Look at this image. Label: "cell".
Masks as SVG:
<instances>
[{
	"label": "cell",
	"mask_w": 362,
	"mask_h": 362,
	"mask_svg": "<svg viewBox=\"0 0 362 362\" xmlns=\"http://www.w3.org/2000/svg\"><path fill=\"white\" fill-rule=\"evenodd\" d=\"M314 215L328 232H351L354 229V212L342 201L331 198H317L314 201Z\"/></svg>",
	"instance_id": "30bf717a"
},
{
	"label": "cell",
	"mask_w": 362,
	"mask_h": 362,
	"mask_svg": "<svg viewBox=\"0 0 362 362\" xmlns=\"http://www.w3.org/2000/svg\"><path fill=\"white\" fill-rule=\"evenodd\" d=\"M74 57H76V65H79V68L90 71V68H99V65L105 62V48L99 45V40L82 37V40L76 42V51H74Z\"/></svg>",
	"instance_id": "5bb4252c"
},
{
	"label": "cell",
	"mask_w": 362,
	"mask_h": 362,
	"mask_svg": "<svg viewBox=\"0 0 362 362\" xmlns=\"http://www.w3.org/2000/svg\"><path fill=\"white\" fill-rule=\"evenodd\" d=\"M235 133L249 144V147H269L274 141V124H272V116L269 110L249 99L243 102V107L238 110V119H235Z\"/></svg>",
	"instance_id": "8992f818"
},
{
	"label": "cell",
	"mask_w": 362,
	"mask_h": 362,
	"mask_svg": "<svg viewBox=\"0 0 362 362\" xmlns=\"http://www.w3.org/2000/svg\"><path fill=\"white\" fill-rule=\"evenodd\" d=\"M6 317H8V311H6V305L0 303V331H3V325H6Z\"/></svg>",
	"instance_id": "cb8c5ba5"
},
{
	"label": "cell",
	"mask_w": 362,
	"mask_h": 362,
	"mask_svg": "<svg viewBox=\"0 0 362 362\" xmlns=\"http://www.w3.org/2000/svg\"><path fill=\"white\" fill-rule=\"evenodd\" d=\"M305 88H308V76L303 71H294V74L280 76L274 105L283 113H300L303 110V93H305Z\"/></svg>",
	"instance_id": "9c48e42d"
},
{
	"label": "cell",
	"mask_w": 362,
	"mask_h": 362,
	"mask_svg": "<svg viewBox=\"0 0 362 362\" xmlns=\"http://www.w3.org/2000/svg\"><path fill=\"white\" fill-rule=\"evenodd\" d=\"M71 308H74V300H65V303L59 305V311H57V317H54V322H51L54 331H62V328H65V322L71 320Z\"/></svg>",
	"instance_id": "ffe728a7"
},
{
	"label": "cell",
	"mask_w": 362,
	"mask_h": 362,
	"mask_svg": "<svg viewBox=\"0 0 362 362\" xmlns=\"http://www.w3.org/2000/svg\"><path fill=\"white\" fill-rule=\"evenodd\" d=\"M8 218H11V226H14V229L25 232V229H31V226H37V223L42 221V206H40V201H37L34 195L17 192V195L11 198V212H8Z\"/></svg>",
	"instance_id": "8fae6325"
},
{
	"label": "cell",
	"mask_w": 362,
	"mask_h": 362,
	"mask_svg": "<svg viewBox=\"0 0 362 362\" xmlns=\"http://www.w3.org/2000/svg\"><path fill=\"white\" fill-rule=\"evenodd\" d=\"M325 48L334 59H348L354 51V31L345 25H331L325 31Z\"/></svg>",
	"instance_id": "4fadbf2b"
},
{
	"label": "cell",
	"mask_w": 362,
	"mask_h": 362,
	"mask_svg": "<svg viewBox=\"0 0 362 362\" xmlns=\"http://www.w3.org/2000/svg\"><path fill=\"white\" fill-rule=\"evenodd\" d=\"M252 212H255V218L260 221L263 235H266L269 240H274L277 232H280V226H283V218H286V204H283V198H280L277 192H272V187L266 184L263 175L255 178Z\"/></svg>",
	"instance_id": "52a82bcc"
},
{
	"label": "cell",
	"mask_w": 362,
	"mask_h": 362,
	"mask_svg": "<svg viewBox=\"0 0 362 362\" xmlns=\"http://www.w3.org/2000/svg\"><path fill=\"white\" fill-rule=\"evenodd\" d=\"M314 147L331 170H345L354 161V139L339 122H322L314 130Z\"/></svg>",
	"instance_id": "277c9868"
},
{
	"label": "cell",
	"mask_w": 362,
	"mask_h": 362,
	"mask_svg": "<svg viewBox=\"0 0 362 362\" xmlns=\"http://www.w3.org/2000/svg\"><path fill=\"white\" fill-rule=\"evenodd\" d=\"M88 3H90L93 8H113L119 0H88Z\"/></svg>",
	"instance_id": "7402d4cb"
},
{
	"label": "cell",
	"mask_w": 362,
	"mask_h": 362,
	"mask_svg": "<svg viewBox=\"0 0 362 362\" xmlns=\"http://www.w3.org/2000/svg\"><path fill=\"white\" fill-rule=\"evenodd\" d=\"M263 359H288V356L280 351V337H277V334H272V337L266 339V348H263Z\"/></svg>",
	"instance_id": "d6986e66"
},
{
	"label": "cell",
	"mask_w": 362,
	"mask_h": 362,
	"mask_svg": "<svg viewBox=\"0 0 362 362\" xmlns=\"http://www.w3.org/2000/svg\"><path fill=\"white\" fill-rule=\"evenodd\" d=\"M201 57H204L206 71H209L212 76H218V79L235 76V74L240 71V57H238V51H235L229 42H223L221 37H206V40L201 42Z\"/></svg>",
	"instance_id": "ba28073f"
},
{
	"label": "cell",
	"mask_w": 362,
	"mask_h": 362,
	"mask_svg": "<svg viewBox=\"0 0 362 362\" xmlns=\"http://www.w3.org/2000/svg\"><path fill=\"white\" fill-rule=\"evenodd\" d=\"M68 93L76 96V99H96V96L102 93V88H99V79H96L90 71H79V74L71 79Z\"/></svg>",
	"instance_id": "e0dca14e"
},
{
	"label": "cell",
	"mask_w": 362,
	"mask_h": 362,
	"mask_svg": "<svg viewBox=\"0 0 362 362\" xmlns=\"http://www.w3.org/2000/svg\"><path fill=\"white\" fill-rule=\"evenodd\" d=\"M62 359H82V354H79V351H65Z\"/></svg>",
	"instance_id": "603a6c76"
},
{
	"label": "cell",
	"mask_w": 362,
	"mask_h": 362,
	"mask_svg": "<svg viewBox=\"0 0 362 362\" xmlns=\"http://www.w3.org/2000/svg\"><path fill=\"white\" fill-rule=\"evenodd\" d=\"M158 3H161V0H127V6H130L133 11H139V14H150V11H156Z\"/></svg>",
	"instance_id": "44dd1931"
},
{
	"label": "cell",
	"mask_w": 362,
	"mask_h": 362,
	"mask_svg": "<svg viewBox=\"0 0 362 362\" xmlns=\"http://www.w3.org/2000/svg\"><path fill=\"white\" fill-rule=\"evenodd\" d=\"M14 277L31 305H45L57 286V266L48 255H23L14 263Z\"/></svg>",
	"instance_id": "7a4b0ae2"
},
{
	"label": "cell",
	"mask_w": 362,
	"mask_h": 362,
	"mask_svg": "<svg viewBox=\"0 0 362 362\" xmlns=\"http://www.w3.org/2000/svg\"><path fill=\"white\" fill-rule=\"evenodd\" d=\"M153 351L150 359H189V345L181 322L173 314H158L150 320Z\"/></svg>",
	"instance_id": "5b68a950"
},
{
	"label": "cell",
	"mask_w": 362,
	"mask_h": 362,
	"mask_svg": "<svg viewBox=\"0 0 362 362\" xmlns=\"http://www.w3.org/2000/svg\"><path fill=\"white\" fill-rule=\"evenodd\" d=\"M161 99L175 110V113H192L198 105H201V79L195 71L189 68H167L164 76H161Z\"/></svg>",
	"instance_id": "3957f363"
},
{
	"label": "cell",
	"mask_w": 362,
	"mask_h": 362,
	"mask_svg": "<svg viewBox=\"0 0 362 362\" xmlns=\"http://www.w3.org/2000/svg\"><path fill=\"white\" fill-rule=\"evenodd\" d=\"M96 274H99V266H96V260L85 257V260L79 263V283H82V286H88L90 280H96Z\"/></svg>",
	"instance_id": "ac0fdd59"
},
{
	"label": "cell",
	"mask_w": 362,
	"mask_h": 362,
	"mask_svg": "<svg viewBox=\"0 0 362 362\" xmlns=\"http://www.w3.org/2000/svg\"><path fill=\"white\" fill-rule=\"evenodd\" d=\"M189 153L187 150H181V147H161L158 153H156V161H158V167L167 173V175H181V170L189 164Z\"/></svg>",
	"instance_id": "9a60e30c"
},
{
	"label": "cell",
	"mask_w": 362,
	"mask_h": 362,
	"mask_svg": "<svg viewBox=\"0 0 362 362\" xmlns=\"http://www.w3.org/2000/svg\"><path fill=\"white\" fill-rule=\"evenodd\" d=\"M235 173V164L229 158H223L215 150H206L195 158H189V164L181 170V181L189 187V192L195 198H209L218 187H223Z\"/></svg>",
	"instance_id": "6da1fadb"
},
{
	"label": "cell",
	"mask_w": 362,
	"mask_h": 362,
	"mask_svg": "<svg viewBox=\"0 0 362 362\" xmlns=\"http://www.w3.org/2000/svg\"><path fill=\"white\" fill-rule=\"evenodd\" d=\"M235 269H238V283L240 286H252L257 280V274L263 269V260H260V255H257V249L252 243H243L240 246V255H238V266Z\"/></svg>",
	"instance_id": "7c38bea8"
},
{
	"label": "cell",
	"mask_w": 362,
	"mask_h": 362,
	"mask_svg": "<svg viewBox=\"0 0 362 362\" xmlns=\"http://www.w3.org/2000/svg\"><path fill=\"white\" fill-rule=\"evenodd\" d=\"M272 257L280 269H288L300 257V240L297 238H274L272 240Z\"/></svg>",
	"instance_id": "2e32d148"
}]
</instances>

WHAT IS EXPECTED:
Reproduce the material from its first line through the line that contains "215L328 232H351L354 229V212L342", including both of those lines.

RIGHT ANSWER:
Look at this image. Label: "cell".
Masks as SVG:
<instances>
[{
	"label": "cell",
	"mask_w": 362,
	"mask_h": 362,
	"mask_svg": "<svg viewBox=\"0 0 362 362\" xmlns=\"http://www.w3.org/2000/svg\"><path fill=\"white\" fill-rule=\"evenodd\" d=\"M314 215L328 232H351L354 229V212L342 201L331 198H317L314 201Z\"/></svg>",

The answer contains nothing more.